Pelatih baru Persebaya Surabaya Bernardo Tavares masih meraba dan mencoba memahami skuad timnya. Ia sekaligus ogah menebar janji-janji surga.
Tavares telah memimpin latihan pertamanya bersama Persebaya di Lapangan ABC, Kompleks Gelora Bung Tomo (GBT), Surabaya, Selasa (6/1/2026). Tim dipersiapkan untuk lanjutan Super League 2025/26 melawan Malut United di GBT, Sabtu (10/1).
Karena masih tahap awal memimpin tim baru, Tavares sedang mempelajari karakter skuad Persebaya. Materi taktik latihan akan berangsur-angsur diberikan seiring berjalannya waktu.

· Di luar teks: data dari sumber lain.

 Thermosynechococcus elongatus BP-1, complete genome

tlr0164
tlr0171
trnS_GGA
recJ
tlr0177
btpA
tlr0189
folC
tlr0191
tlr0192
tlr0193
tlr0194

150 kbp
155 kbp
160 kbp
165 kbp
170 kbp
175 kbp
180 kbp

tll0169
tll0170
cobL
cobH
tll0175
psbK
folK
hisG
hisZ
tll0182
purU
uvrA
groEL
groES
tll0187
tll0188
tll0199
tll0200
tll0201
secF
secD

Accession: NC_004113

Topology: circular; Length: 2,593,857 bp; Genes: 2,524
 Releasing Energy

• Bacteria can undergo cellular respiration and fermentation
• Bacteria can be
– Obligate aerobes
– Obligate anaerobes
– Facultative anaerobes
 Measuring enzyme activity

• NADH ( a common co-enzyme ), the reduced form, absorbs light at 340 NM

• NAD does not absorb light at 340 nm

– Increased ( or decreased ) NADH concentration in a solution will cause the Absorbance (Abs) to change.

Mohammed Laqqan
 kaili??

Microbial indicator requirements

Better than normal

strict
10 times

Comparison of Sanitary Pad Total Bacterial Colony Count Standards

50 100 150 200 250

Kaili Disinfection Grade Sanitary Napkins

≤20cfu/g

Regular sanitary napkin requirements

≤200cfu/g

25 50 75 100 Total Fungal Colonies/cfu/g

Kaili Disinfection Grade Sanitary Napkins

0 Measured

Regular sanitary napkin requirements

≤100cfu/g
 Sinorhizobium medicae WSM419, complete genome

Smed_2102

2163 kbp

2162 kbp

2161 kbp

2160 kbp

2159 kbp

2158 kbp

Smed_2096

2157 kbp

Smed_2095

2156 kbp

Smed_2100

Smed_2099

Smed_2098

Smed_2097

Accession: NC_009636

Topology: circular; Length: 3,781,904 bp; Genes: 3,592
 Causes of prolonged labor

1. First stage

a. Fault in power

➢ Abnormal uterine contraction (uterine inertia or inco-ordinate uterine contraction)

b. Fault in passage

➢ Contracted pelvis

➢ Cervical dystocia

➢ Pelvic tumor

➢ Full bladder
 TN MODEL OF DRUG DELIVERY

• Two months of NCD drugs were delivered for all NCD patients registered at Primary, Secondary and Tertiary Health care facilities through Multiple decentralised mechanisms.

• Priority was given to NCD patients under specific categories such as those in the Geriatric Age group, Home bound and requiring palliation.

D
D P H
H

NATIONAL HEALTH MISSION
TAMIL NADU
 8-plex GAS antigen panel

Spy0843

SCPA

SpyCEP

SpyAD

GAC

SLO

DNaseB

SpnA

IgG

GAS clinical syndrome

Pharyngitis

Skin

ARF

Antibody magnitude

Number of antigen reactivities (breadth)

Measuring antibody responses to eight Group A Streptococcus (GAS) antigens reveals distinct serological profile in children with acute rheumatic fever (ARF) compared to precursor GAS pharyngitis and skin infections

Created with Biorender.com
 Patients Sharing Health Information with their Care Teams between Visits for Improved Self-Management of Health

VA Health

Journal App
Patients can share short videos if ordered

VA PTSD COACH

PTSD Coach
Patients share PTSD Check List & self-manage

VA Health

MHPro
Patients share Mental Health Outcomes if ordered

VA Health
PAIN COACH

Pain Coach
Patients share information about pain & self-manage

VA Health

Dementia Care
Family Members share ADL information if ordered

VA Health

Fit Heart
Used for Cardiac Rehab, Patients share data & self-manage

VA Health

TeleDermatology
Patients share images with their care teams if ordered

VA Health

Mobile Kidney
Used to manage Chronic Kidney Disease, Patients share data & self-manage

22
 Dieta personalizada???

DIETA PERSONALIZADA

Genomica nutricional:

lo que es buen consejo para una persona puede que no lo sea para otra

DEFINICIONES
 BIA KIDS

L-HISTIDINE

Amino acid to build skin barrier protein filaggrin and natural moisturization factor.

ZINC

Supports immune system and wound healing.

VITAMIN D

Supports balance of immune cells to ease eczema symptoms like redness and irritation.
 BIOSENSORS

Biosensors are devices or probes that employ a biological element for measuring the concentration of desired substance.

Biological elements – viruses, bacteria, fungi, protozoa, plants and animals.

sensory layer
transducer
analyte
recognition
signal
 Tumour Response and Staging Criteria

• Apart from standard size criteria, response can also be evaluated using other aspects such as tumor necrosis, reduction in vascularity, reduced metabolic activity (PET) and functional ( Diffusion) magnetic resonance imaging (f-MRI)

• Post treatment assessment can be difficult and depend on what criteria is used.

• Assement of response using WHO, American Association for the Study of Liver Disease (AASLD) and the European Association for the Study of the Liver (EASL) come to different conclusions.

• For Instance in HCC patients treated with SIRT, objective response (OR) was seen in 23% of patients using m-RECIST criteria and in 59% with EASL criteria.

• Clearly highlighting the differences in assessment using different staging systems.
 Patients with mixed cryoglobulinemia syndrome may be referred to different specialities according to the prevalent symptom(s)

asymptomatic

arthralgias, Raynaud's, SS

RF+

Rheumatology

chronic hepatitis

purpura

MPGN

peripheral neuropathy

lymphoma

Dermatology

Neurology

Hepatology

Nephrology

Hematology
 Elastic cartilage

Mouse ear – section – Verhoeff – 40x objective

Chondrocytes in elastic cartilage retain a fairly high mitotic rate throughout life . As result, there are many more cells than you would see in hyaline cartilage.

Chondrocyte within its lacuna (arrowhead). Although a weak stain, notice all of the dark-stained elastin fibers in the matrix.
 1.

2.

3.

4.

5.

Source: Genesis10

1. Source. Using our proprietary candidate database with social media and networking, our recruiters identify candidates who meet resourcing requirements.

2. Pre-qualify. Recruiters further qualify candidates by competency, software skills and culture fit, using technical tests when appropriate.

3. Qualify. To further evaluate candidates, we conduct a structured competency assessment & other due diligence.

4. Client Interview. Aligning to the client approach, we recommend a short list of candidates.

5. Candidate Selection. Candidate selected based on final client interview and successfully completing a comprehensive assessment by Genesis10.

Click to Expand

“Saat ini target saya adalah menganalisis para pemain, melihat kondisi fisik mereka, serta memahami karakter masing-masing pemain,” kata Tavares, dikutip dari detikJatim.
“Menonton pertandingan itu satu hal, tapi melihat langsung latihan, perilaku di ruang ganti, dan interaksi antar pemain adalah hal yang berbeda dan sangat penting. Sepakbola bukan permainan individu,” ujarnya menambahkan.
Pelatih asal Portugal juga menekankan bahwa dirinya datang sebagai pesulap. Ia tidak datang untuk langsung memberikan perubahan instan buat Persebaya.
Eks pelatih PSM Makassar itu didaratkan Persebaya untuk mengangkat performa tim yang sempat melempem di bawah asuhan Eduardo Perez. Ia juga pantang menebar janji surga soal hasil pertandingan melawan Malut akhir pekan nanti.
“Hasil positif di laga terakhir tentu bagus, tetapi sekarang kami akan menghadapi Malut. Persebaya belum pernah menang melawan mereka. Musim lalu kalah 0-2 di kandang dan bermain imbang 0-0 saat tandang. Karena itu kami harus bekerja sangat keras,” ucap Tavares.
“Kami perlu membangun sesuatu, saya bukan pesulap. Saya tidak datang dan mengatakan bahwa sekarang kami akan memenangkan semua pertandingan,” tuturnya.